Opublikowano zapis rozmów pilotów rosyjskiego Suchoja. Pada w nim ważna informacja

Adam Nowiński
Rosyjska telewizja REN jako pierwsza opublikowała zapis rozmów pilotów Suchoja Superjet 100 z wieżą kontroli lotów na moskiewskim lotnisku Szeremietiewo. Wynika z nich, że piloci do samego końca nie zdawali sobie sprawy z powagi sytuacji. Dodatkowo w komunikatach pada ważny szczegół dotyczący całej katastrofy.
Opublikowano rozmowę pilotów z wieżą w Moskwie. Fot. Twitter.com/RT_com
Według rosyjskiej telewizji REN piloci skontaktowali się z wieżą kontroli lotów i poprosili o pozwolenie powrotu na lotnisko Szeremietiewo. W komunikacie użyli słów "Pan-Pan", które oznaczają awarię.

"Pan-Pan, Pan-Pan, Pan-Pan! Gniazdo robocze. Aeroflot 1492. Podejście moskiewskie. Podejście Moskwy. Proszę wrócić. 1492, utrata łączności radiowej i samolot płonie błyskawicą" – zakomunikował pilot Suchoja Superjeta 100. Potwierdziło się więc, że samolot stanął w płomieniach już w powietrzu.

Po wymianie koordynatów i parametrów między wieżą a pilotami kontrolerzy zapytali załogę samolotu, czy potrzebna będzie im jakaś pomoc. Piloci odpowiedzieli, że "nie, na razie wszystko jest normalnie, przepisowo". Załoga była gotowa do lądowania, ale zadecydowała zrobić jeszcze jeden krąg wokół lotniska. Po wylądowaniu kontakt z pilotami znika. Słychać tylko kontrolerów, którzy zlecają interwencję służbom naziemnym, żeby ta wkroczyła na pas.


Wypadek i przyczyny
Samolot pasażerski linii Aerofłot musiał wylądować awaryjnie na lotnisku Szeremietiewo w Moskwie w niedzielę po południu. Suchoj Superjet 100-95B leciał z rosyjskiej stolicy do Murmańska, ale od razu po starcie pojawiły się problemy. Z powodu złej pogody lądowanie udało się dopiero przy drugiej próbie.

Po wylądowaniu samolot stanął w płomieniach. W sieci pojawiły się nagrania z wnętrza maszyny. Widok był przerażający.
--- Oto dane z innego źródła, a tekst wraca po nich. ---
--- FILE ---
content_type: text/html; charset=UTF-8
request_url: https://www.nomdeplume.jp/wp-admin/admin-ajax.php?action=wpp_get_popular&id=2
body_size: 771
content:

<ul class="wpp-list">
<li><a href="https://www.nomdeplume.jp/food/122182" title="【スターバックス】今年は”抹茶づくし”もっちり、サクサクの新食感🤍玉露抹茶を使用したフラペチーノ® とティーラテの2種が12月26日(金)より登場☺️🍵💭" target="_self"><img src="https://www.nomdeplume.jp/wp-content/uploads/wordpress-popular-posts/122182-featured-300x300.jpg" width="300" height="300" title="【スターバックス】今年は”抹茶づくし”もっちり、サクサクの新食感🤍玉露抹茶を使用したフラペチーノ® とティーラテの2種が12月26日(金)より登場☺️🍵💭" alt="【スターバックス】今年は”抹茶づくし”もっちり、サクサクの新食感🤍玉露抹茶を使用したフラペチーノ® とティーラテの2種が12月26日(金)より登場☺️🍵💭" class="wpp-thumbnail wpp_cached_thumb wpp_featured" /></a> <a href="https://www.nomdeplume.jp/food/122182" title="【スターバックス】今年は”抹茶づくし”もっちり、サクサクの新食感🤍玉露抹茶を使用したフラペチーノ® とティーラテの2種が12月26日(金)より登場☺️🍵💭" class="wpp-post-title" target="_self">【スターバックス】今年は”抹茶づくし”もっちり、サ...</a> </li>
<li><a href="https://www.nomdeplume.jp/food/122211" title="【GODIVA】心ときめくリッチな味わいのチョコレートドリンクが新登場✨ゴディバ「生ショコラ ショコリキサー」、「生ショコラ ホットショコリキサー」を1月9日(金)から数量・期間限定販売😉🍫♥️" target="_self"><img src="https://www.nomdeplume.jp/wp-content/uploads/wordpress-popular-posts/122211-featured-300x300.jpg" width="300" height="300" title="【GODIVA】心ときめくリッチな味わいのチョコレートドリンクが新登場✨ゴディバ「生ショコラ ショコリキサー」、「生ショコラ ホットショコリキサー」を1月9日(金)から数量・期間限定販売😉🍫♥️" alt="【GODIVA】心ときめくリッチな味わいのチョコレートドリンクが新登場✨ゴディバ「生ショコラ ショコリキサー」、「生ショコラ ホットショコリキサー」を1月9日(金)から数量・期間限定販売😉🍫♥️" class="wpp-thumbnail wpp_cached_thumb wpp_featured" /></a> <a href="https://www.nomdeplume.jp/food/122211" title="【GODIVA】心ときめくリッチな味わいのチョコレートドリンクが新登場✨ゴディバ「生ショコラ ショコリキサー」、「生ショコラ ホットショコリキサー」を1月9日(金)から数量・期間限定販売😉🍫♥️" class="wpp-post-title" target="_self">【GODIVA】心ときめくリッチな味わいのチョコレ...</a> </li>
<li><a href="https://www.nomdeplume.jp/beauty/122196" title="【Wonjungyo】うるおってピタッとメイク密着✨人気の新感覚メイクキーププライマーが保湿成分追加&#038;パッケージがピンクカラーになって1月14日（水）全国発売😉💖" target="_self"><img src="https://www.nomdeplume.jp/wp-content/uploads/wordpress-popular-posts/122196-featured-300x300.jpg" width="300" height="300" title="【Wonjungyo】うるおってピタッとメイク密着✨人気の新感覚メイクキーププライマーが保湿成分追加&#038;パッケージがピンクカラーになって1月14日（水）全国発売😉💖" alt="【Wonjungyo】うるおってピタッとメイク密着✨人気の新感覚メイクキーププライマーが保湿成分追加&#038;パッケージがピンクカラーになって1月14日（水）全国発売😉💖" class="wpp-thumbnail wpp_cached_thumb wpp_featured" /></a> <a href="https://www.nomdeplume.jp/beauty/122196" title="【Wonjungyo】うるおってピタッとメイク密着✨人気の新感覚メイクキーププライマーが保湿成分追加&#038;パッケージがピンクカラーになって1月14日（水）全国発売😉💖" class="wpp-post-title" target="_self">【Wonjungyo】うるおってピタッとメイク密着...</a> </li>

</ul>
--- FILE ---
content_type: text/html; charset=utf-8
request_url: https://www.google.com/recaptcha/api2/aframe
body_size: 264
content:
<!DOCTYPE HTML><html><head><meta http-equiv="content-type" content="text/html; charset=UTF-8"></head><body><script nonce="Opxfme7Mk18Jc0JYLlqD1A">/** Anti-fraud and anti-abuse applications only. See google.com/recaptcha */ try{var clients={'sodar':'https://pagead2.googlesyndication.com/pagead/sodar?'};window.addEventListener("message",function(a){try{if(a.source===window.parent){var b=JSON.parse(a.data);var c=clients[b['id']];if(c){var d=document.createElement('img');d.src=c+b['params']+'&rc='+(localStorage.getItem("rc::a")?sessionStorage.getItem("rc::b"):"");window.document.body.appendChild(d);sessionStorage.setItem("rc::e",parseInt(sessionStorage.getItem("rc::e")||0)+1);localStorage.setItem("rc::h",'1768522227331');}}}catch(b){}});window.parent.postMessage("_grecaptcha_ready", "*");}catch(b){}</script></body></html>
Niestety katastrofę przeżyło tylko 37 z 78 osób znajdujących się na pokładzie.

Według źródeł rosyjskich mediów to piloci zawinili tragedii na lotnisku w Moskwie. To oni mieli podjąć błędną decyzję o przelocie przez front burzowy, a potem nie chcieli dłużej krążyć nad lotniskiem, żeby spalić więcej paliwa.